Abou Inan, onzième dynaste mérinide, va, à n’en pas douter, à contre-courant de l’image inconsciente et collective que la mémoire marocaine se fait de la dynastie des «Banu Marin» ; celle d’une décadence et d’une descente aux enfers d’une lignée marocaine. Et de fait. Le sultan représente bien l’acmé de la dynastie mérinide puisque l’historien et anthropologue Henri Terrasse affirme, dans son œuvre fondamentale «Histoire du Maroc, des origines à l’établissement du Protectorat français», (Atlantide, 1950) que «le déclin de la dynastie mérinide commence après Abou Inan, dans la seconde moitié du XIVème siècle, pour s’accélérer au XVème siècle». Cela étant, Abou Inan représente plusieurs facettes, non seulement celle d’un chef guerrier, mais également celle d’un souverain esthète et d’un bâtisseur. Passons-les en revue. Le chef guerrier donc. «C’était le fils d’une esclave chrétienne, Chams al-Doha. Il était de haute taille, svelte, le teint blanc tirant sur le jaune, le visage agréable, avec une longue barbe noire», dépeint Henri Terrasse. C’est donc en succédant à son père Abou el-Hassan qu’il accède, en 1349, au pouvoir. Ce dernier est aux portes de la ville de Kairouan dans l’Ifriqiya, la Tunisie actuelle. Il est donc aux frontières de l’Empire mérinide, bien loin du centre que représente madinat Fès.

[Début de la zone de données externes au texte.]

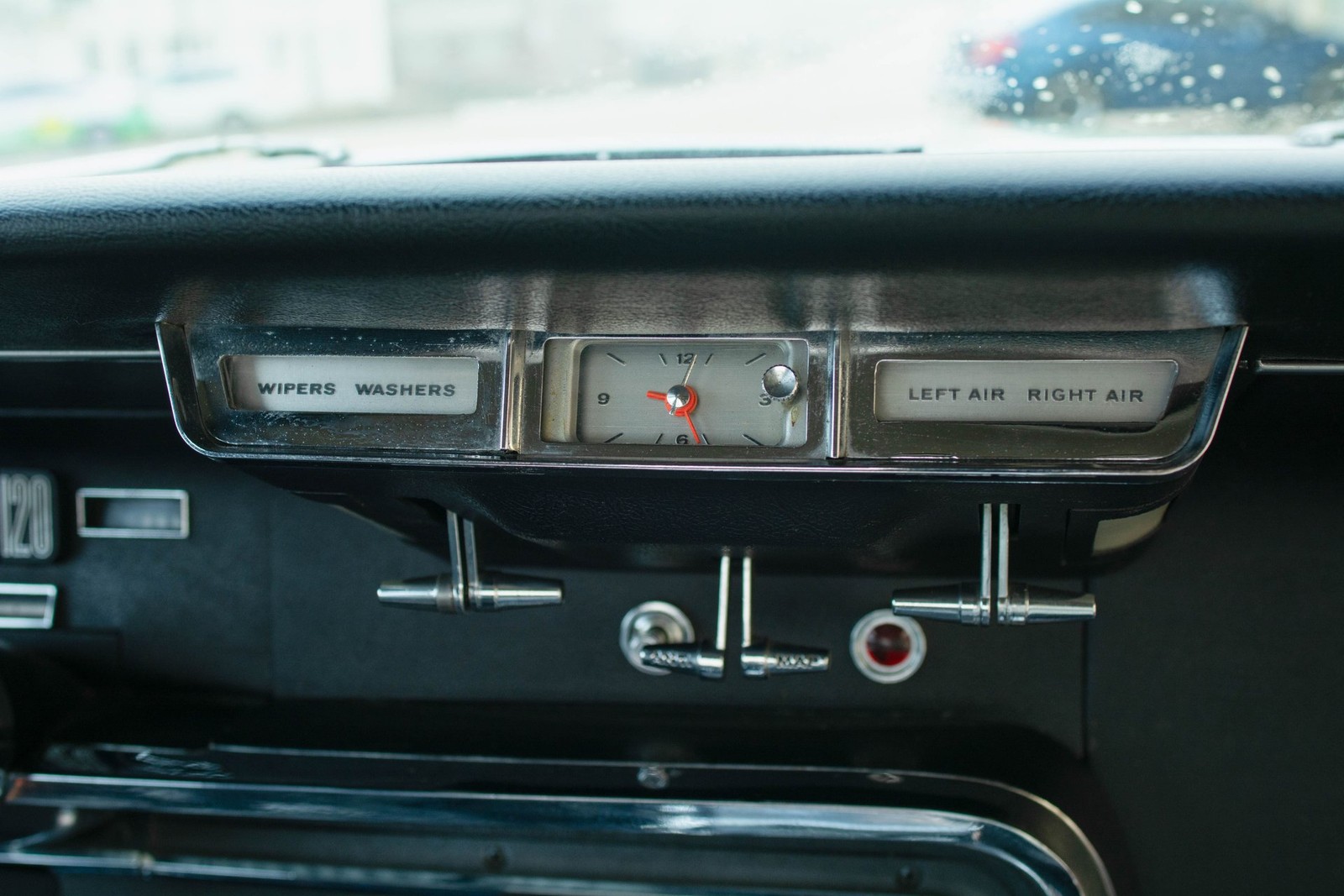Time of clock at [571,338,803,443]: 5:02
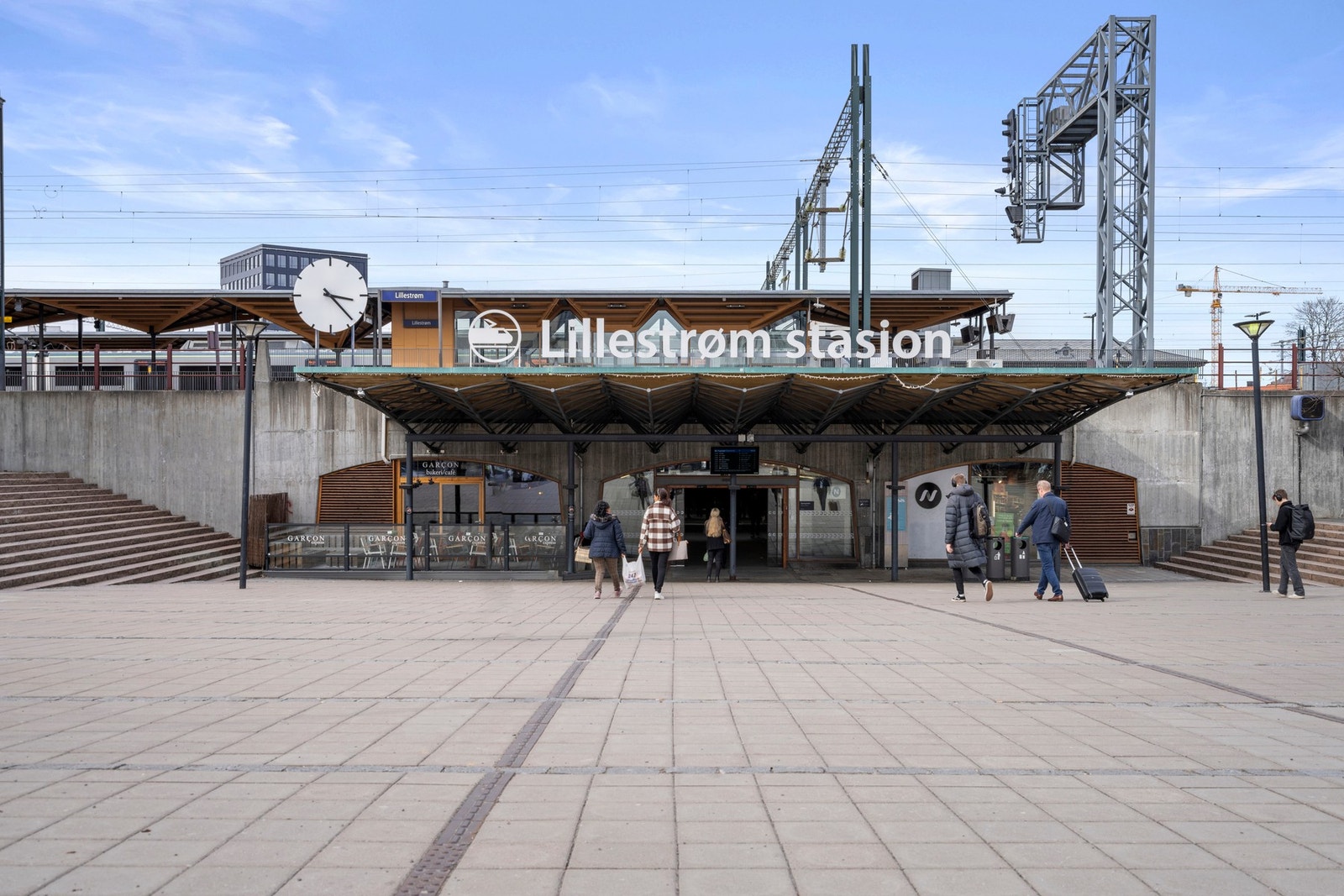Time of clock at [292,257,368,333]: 3:22
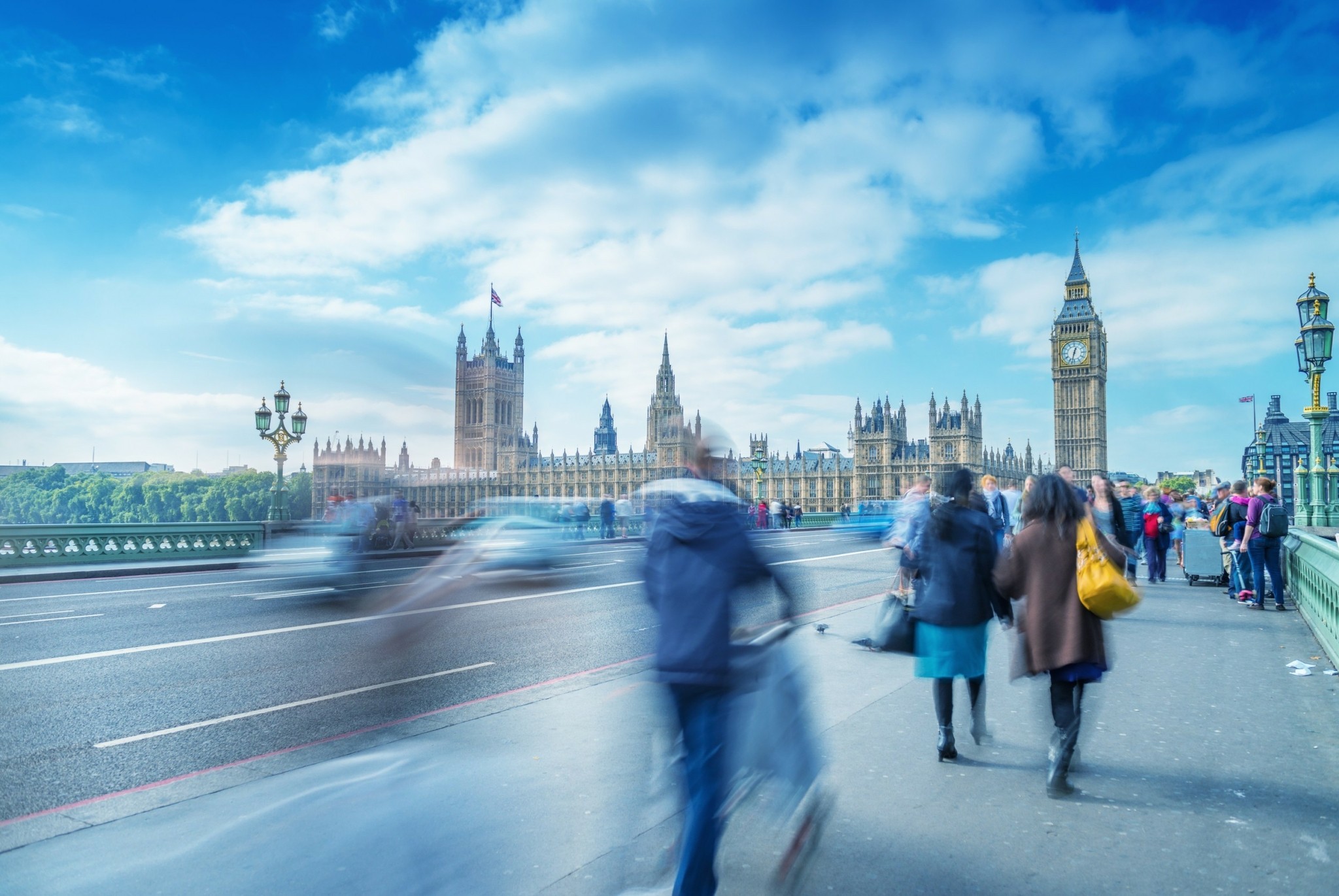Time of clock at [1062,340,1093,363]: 12:32
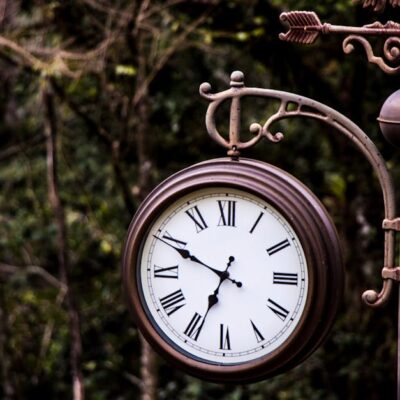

Abou el-Hassan finit par abdiquer, laissant la tâche de conquête du Maghreb al-Awsat et de l’Ifriqiya à son ayant-droit. Sans hésiter, Abou Inan s’empare tour à tour de Bougie en 1352, puis de Constantine et Tunis en 1357. Mais l’éloignement des souverains du centre de leur empire était souvent problématique, incitant certaines tribus au soulèvement. C’est ce qui arriva avec les berbères Seksaoua dans le Souss. Abou Inan se vit contraint de mettre halte à sa campagne maghrébine et de rentrer à la hâte réprimer la dissension.